Copy exactly the last part of the listing below, beginning at the line that contains "Q: What species is this?" and including the final line.
☆ ☆ ☆ ☆ ☆ ☆ ☆
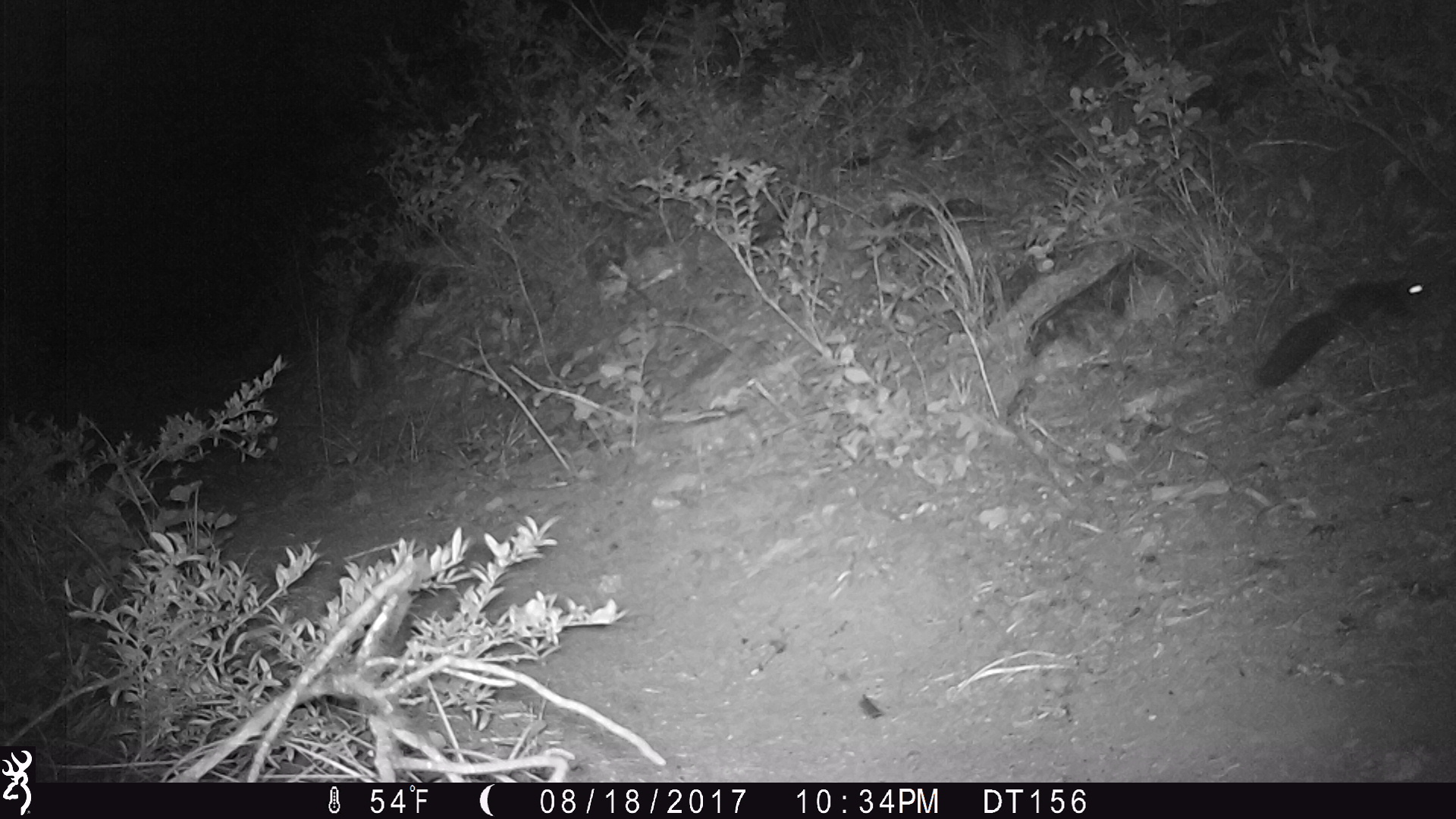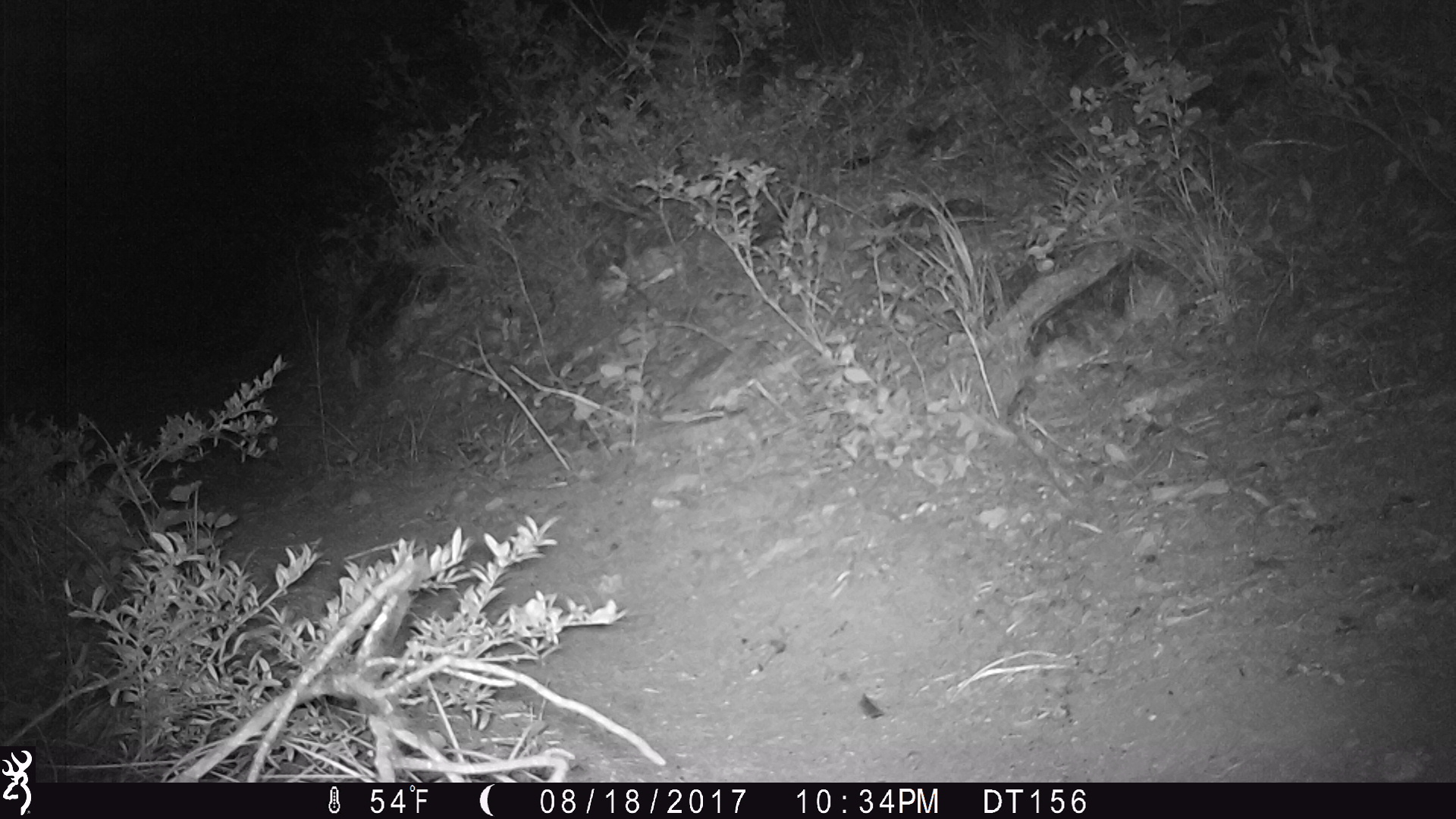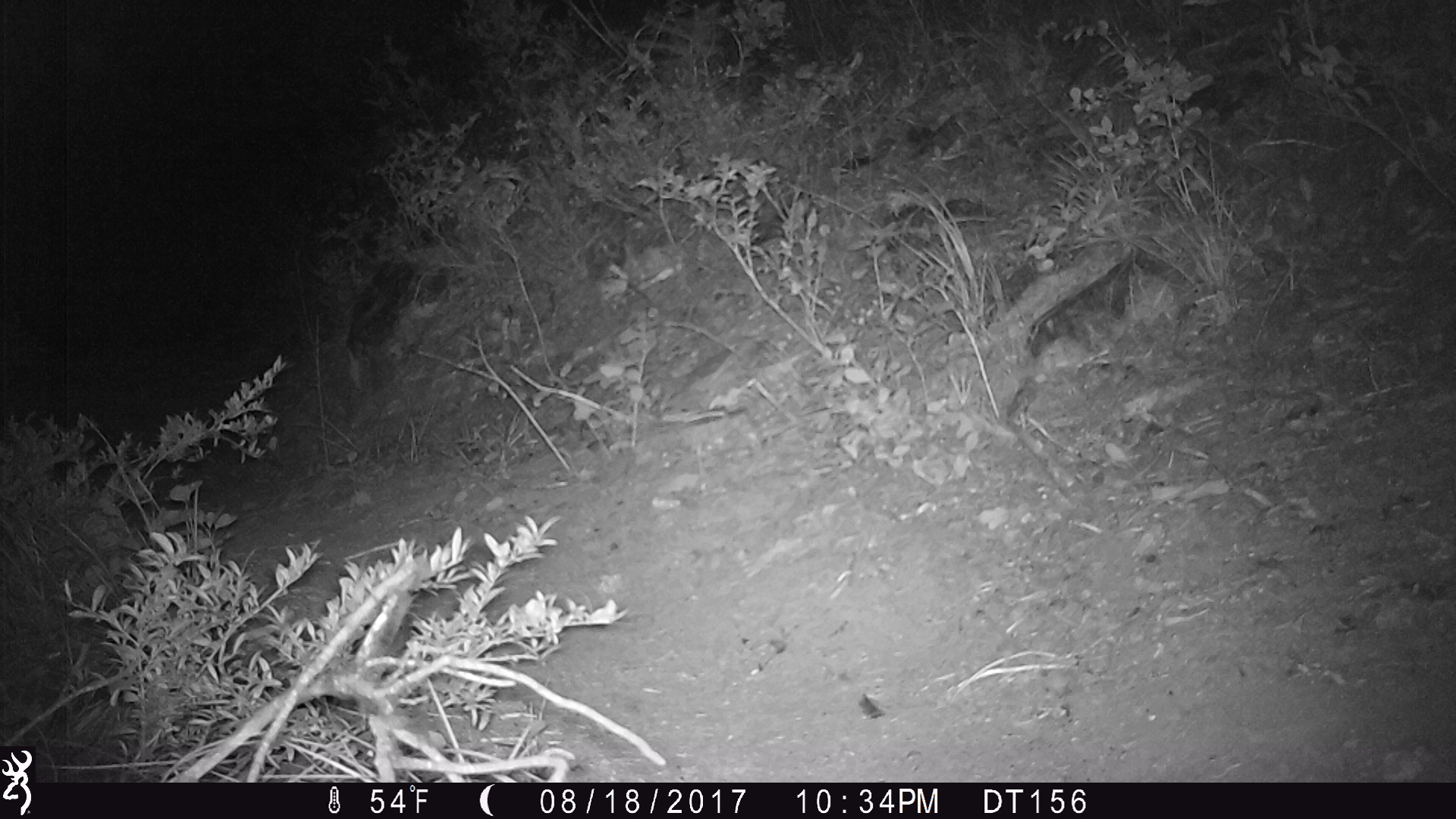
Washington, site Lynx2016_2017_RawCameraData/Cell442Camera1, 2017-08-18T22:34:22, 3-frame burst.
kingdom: Animalia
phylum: Chordata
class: Mammalia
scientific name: Mammalia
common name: small mammal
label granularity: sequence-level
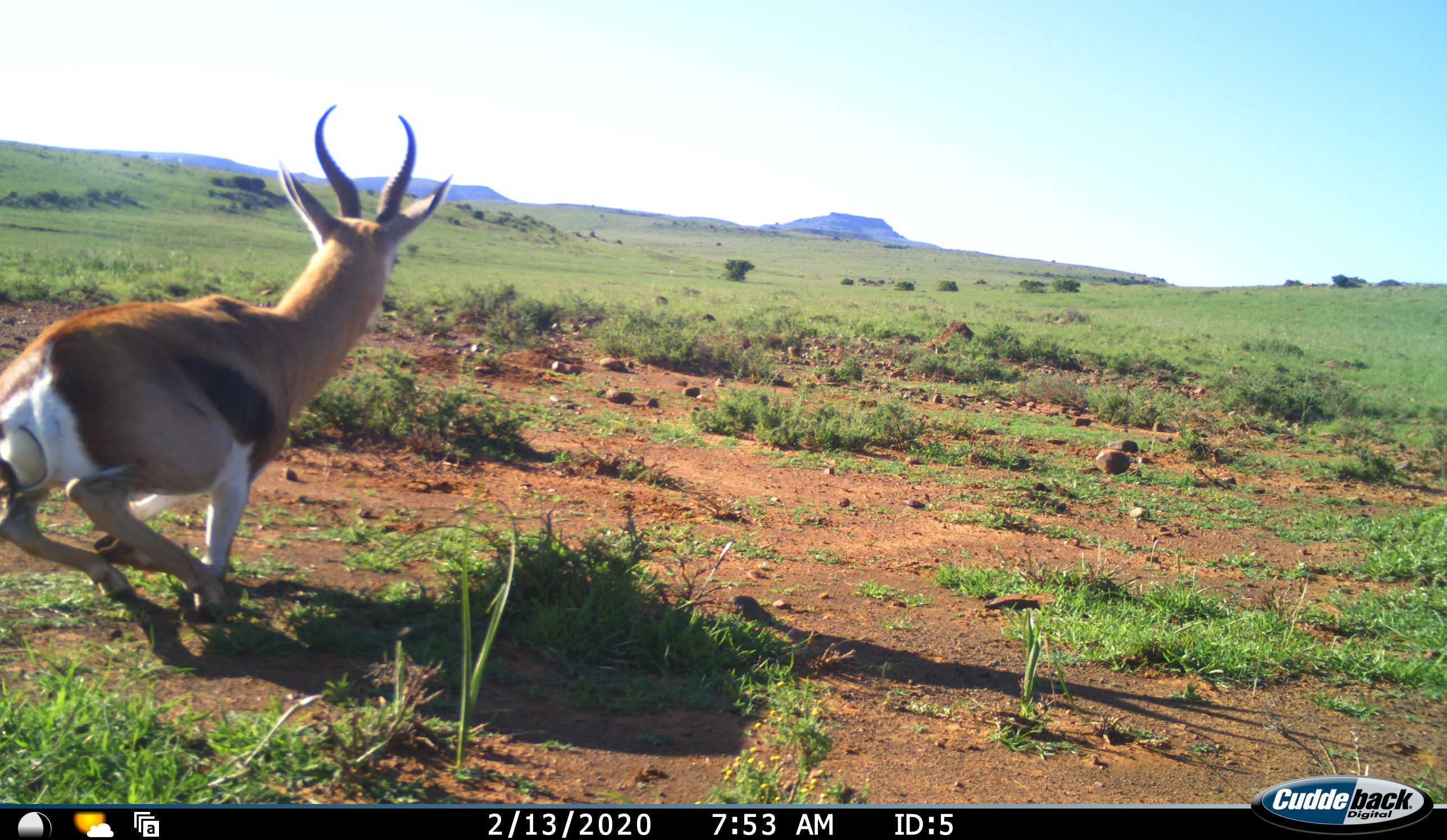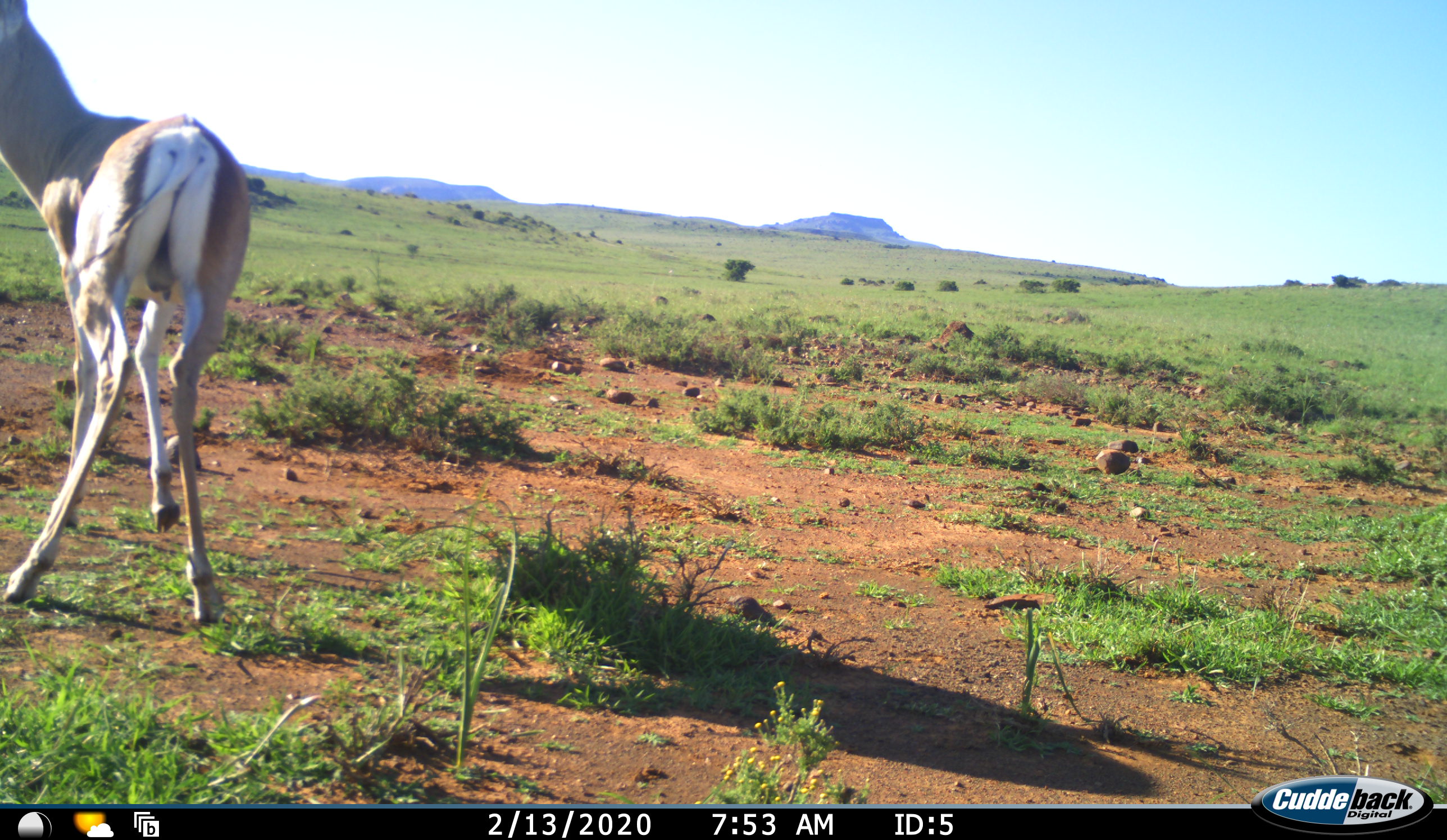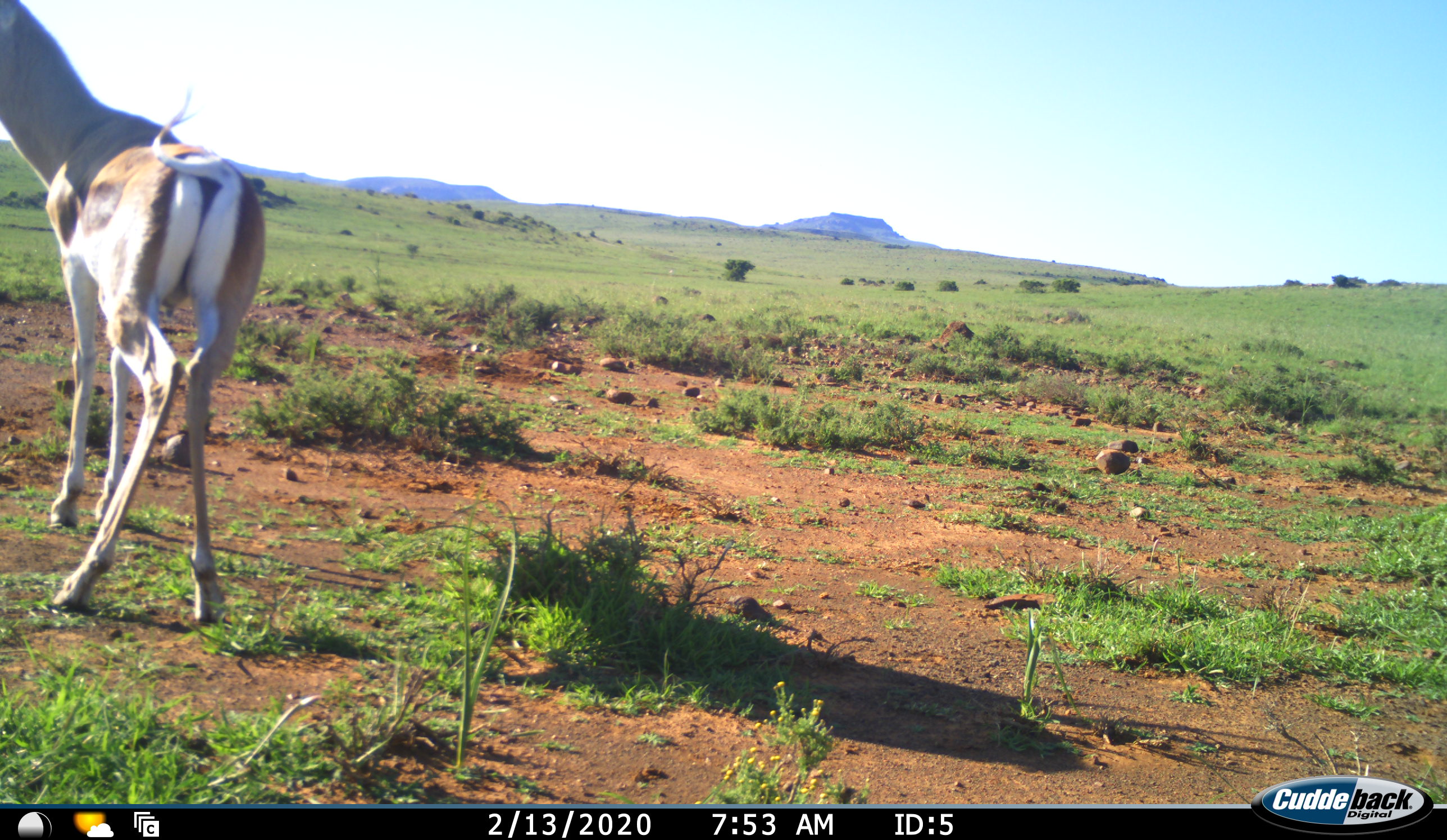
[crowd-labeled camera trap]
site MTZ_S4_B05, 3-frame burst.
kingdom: Animalia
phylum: Chordata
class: Mammalia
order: Artiodactyla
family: Bovidae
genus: Antidorcas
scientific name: Antidorcas marsupialis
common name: springbok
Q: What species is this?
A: Springbok (Antidorcas marsupialis).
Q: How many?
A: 1.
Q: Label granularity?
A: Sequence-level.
☆ ☆ ☆ ☆ ☆ ☆ ☆
Response to the exercise ->
Q: What species is this?
A: Springbok (Antidorcas marsupialis).
Q: How many?
A: 1.
Q: Label granularity?
A: Sequence-level.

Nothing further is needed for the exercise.